--- Entries supplied ---
....

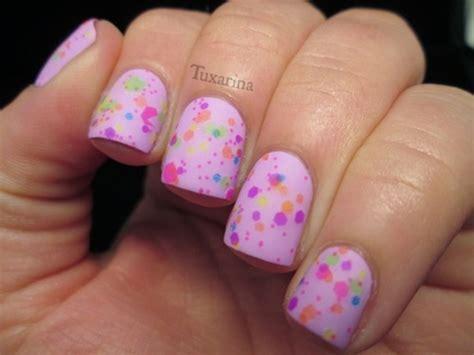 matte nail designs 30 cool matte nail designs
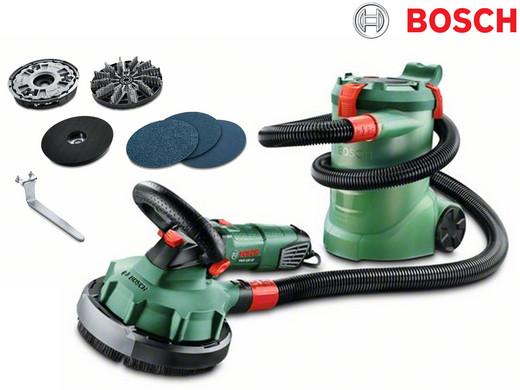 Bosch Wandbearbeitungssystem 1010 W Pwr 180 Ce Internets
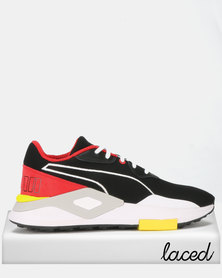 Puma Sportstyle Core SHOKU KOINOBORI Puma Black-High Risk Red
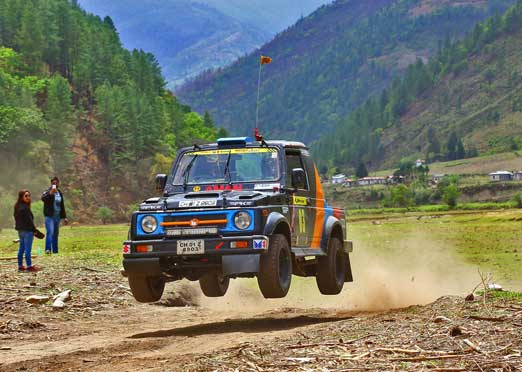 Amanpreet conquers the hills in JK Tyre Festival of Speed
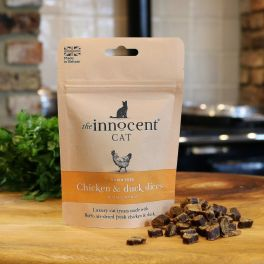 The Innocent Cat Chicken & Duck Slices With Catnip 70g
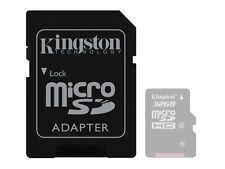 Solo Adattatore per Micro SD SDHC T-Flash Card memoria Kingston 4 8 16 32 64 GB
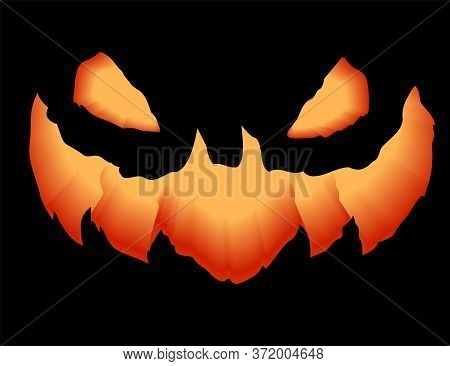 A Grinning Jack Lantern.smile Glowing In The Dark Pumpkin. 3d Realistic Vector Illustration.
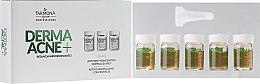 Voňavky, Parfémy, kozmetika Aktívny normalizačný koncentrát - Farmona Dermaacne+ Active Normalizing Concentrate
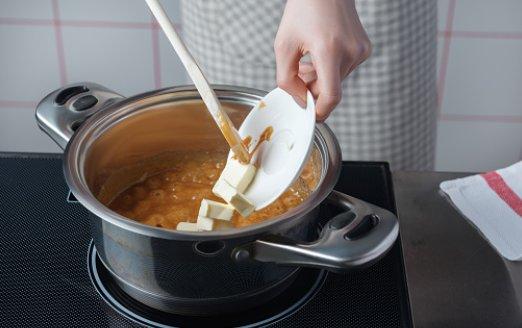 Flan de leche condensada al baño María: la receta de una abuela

....

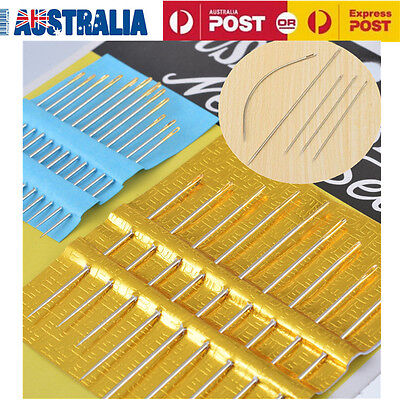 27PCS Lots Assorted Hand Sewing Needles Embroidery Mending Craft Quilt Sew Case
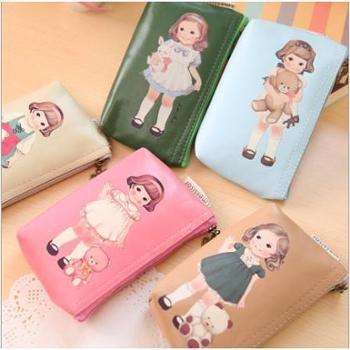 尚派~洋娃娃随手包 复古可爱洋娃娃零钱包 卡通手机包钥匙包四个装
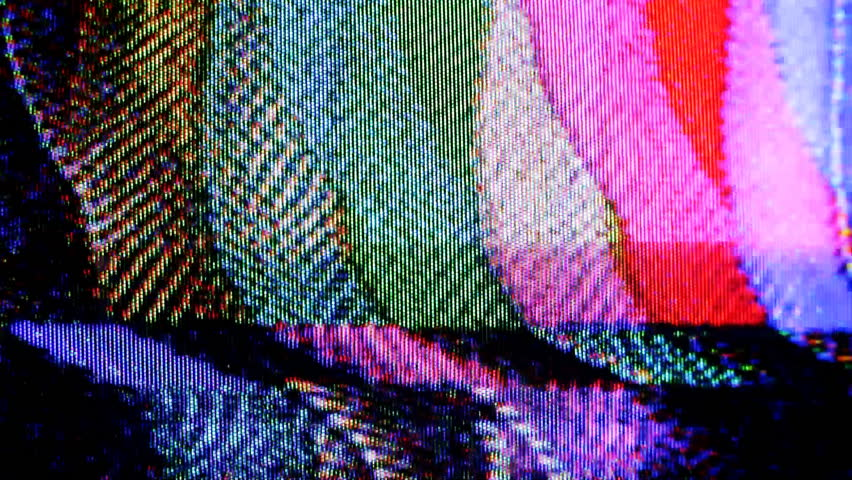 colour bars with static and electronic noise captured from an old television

....

--- Aim of the task ---
Please print the lines above word for word, starting at the one with "Amanpreet conquers the" and ending at the one with "Voňavky, Parfémy, kozmetika", both included, and without any picture.

--- Task result ---
 Amanpreet conquers the hills in JK Tyre Festival of Speed
 The Innocent Cat Chicken & Duck Slices With Catnip 70g
 Solo Adattatore per Micro SD SDHC T-Flash Card memoria Kingston 4 8 16 32 64 GB
 A Grinning Jack Lantern.smile Glowing In The Dark Pumpkin. 3d Realistic Vector Illustration.
 Voňavky, Parfémy, kozmetika Aktívny normalizačný koncentrát - Farmona Dermaacne+ Active Normalizing Concentrate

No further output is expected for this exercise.